Houve um grande esforço de alfabetização com o Mobral, que o Mário Henrique
Simonsen dirigia. Mas a gente descobriu depois que o alfabetizado virava
analfabeto tão logo terminava o curso de alfabetização. Como ele não lia coisa
nenhuma, só ouvia rádio, seis meses depois ele era incapaz de ler de novo.
Há críticas de que quando o senhor deixou o governo
Costa e Silva já se acumulavam desequilíbrios, como pressões inflacionárias.
Quais foram os fatores que levaram o país a quebrar após os choques do
petróleo?
Em 1972, eu estava em Roma numa reunião do Fundo (Fundo Monetário
Internacional). E o Giscard D´Estaing que era o ministro de finanças da França,
tinha ficado muito amigo do Brasil. E ele me disse: olha Delfim, os árabes
estão preparando um cartel. Eles vão elevar o preço do petróleo a US$ 6. Nós
pagávamos US$ 1,20 o barril.
Quando voltei para o Brasil, comuniquei isso ao presidente, o presidente
convocou uma reunião. Nossa proposta, minha e do [Antonio] Dias Leite
(ex-ministro de energia) era: vamos abrir a exploração de petróleo. Vamos fazer
contrato de exploração de petróleo com empresas privadas, que era para acelerar
o processo.
O Geisel se opôs dramaticamente. Quem quebrou o Brasil foi o Geisel. O Geisel
era o presidente da Petrobras. A Petrobras passou 20 anos produzindo 120 mil
barris por dia. Quando houve a crise do petróleo, as reservas eram praticamente
iguais a um ano de exportação, não tinha dívida. A dívida foi feita no governo
Geisel.
O Geisel, na verdade, era o portador da verdade. O Geisel sempre tinha a
verdade pronta.
Como foi seu conflito com o economista Mario
Henrique Simonsen?
Nunca houve conflito com o Simonsen. Isso é uma tolice. Uma invenção. Primeiro,
o Simonsen foi embora porque quis. O Simonsen tinha consciência clara de que o
Brasil tinha quebrado. Tanto que ele não entregou o orçamento. Ele foi embora
em agosto sem briga nenhuma.
Vou lhe contar mais. O Figueiredo soube que o Simonsen tinha ido embora quando
contaram para ele que o Simonsen estava na praia tomando banho.

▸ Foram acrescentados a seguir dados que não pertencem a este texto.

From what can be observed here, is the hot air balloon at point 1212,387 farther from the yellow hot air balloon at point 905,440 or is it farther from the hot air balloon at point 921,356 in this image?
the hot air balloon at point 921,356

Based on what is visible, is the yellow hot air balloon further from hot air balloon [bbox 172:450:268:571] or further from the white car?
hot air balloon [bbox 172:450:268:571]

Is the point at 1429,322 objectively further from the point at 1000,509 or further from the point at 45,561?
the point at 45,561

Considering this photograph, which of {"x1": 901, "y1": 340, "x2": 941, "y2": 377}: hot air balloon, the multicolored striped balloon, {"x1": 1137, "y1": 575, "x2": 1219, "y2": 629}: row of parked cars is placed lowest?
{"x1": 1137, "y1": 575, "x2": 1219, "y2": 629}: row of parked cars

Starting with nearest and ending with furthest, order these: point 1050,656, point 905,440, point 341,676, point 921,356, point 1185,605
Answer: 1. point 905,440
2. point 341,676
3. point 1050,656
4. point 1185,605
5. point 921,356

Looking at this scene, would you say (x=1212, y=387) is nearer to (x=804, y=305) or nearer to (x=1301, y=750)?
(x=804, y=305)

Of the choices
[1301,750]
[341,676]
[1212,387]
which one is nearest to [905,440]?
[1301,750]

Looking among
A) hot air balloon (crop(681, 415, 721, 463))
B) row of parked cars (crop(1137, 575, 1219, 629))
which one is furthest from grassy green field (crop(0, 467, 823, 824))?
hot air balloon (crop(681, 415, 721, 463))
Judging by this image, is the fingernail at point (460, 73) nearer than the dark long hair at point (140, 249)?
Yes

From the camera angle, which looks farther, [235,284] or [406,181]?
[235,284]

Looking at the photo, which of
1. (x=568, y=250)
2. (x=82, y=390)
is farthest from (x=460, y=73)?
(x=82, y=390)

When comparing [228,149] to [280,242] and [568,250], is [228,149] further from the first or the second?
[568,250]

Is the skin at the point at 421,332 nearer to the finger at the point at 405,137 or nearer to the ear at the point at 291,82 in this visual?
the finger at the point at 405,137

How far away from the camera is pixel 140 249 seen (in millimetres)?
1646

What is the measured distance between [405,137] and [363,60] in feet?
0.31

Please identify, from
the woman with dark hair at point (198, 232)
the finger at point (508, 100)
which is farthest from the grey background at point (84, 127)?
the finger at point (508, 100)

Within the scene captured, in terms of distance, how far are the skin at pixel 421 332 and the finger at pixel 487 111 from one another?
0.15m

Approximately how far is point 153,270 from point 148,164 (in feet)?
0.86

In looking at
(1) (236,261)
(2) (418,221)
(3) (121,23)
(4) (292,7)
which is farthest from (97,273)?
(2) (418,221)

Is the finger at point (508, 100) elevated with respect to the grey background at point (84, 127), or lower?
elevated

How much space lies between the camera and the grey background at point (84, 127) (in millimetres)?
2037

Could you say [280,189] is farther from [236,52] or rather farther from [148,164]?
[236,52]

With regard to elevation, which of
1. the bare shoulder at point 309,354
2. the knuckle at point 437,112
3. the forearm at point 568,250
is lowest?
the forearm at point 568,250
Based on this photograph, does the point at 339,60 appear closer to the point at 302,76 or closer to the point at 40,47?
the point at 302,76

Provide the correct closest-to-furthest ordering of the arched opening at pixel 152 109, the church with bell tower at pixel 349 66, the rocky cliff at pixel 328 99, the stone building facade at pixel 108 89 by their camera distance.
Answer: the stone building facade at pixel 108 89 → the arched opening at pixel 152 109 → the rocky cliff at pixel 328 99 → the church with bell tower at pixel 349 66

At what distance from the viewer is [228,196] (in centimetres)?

O quão importante foi o apoio dos empresários para
o regime?
Na verdade, como o Brasil crescia, os empresários estavam satisfeitos. Não só
os empresários. O Brasil estava satisfeito. Essa é que é a verdade. O governo
criou condições amigáveis para o funcionamento de uma economia de mercado. O
sujeito sabia o seguinte: palavra empenhada era palavra cumprida.
Como o senhor via a questão da repressão durante o
governo militar?
No governo você não tinha a menor informação. Você tinha uma separação completa
entre o governo e as instituições, as forças armadas. Nunca teve nenhuma
interferência. Na verdade, nós víamos nos jornais alguma coisa.
Uma vez eu perguntei ao presidente Médici e ele disse: não, não há.
Ele me disse: "é uma guerra, Delfim. Mas não há tortura".
Tortura é uma coisa deplorável. Quando o sujeito está sob a guarda do Estado é
que ele tem de ser protegido.
Mas em 1970 os que estavam dispostos para a guerra
já não estavam todos mortos?
Não sei se estava todo mundo morto. É outra coisa. Hoje estamos longe. Precisa
ver como eram as coisas. Seguramente, não tem um lado só. O importante é: o
governo nunca teve a menor interferência militar. Nunca. Desde o começo, o
governo tentou preservar as instituições de mercado. Não era por ideologia. Era
por pragmatismo. Porque não tem como você construir de novo uma sociedade
democrática sem que o mercado esteja funcionando razoavelmente bem.